Thursday, July 02, 2009

Galatians 1:13-17

V13-17 – 13For you have heard of my previous way of life in Judaism, how intensely I persecuted the church of God and tried to destroy it. 14I was advancing in Judaism beyond many Jews of my own age and was extremely zealous for the traditions of my fathers. 15But when God, who set me apart from birth [or from my mother’s womb] and called me by His grace, was pleased 16to reveal His Son in me so that I might preach Him among the Gentiles, I did not consult any man, 17nor did I go up to Jerusalem to see those who were apostles before I was, but I went immediately into Arabia and later returned to Damascus.

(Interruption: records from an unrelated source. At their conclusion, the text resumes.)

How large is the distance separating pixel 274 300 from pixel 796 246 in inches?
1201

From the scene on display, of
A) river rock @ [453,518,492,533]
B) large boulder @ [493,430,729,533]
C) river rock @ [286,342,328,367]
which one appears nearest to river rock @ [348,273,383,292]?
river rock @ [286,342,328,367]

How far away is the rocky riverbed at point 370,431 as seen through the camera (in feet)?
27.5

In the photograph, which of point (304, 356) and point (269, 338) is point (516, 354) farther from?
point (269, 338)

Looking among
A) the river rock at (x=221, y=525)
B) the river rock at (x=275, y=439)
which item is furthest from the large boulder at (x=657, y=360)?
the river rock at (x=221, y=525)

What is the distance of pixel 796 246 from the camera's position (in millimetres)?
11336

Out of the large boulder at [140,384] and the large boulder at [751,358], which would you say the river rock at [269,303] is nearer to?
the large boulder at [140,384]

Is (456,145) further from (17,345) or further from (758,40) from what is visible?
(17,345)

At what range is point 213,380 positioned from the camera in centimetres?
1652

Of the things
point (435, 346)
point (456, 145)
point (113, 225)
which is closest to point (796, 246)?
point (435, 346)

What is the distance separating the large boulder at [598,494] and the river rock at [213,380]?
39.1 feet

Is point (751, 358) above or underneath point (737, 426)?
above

Paul moves into a defense of his authority by appealing to his conversion. Again, the Judaizers claimed both to have the authority of Jerusalem and that Paul was departing from that authority. He is showing in more detail here that his authority does not come from Jerusalem, but from God Himself. In fact, when he was under Jerusalem authority, Paul zealously advanced and intensely and physically “persecuted the church of God and tried to destroy it.” This was ironically the same thing that these Judaizers, claiming the authority of Jerusalem, were doing, albeit spiritually, to the church. And it doesn’t hurt to point out here that the authority of Jerusalem still belonged to Pharisaical Jews. This part of Paul’s story likely occurred soon after Jesus’ death, resurrection, and ascension (likely between six months and three years). James, the brother of John, had not yet been martyred, and it’s hard to say if he and Peter and John, though the leaders within the young yet growing Christian Church at Jerusalem, would have taken the Judaizers – split between Christianity and Judaism – side on the issue of legalism. The Judaizers themselves may not have come on the scene yet. The point is that Paul’s authority, while not coming from the Jerusalem Jews, would have still been the same authority as that which belonged to the Jerusalem Christian leaders; the authority for preaching the gospel, either for Paul or Peter, comes from God and His calling (v15-16).

Paul gives his testimony, because, despite being ashamed of his past, which he calls “Judaism” (v13-14) and sharply distinguishes it from Christianity, he saw his past as evidence of God’s grace (Acts 22:4-5; 26:9-11; 1 Corinthians 15:10; Philippians 3:6; 1 Timothy 1:13-14; 2 Thessalonians 2:14; Romans 9:10-13; Ephesians 1:4-6). He implies that Judaism is not even the faith of the Old Testament (Christianity is!) and that mere religious zeal for tradition is inadequate. Many Jews had zeal, and many professing Christians, like these Judaizers, had zeal. Paul says a similar thing in Romans 10:2; there, zeal based on knowledge of the truth – the gospel – is what counts. These Judaizers were trying to balance a view that claimed truth in Christianity and truth in Judaism; Paul is refuting that thought here, and will do so more boldly through this letter, saying, “If righteousness could be gained through the law, Christ died for nothing” (Galatians 2:21)! In fact, as Vincent Cheung says, “What the Judaizers are preaching and what the Galatians are turning to – that which they covet and strive for – is precisely what Paul had to be rescued from by the grace of God.” Cheung continues:

“By turning to the message of the Judaizers, the Galatians are not finding a solution better than what Paul gave them – there is nothing better – but they are taking on a problem greater than any of them could bear. If adherence to Jewish laws and traditions is the answer, then Paul already had it before his conversion to the Christian faith, but he speaks of it as bondage and damnation. He was charging much more fiercely in the direction that the Galatians are now heading, and he tells them that there is no salvation there. He pointed them toward the right way when he first preached to them.”
In v15, Paul reveals that God set him apart from his mother’s womb and called him by grace at a later time (consider Jeremiah 1:5; Isaiah 49:1,5). In v16, Paul acknowledges that God was pleased to reveal Christ in him (to him) in order that Paul would preach the gospel among the Gentiles (that’s the only way Paul would ever do that). Paul did not consult anyone, meaning that he didn’t place this new career path before a committee for approval or anything like that. Gamaliel had been Paul’s mentor, but Paul didn’t take this to him for approval. Paul didn’t even go to the Christian leaders to tell them about his revelation from Jesus, as v17 declares. Instead Paul went to Arabia (likely Mt. Sinai) and then returned to Damascus. Acts 9:20-22 tell us, “At once, he began to preach that Jesus is the Son of God…proving that Jesus is the Christ.”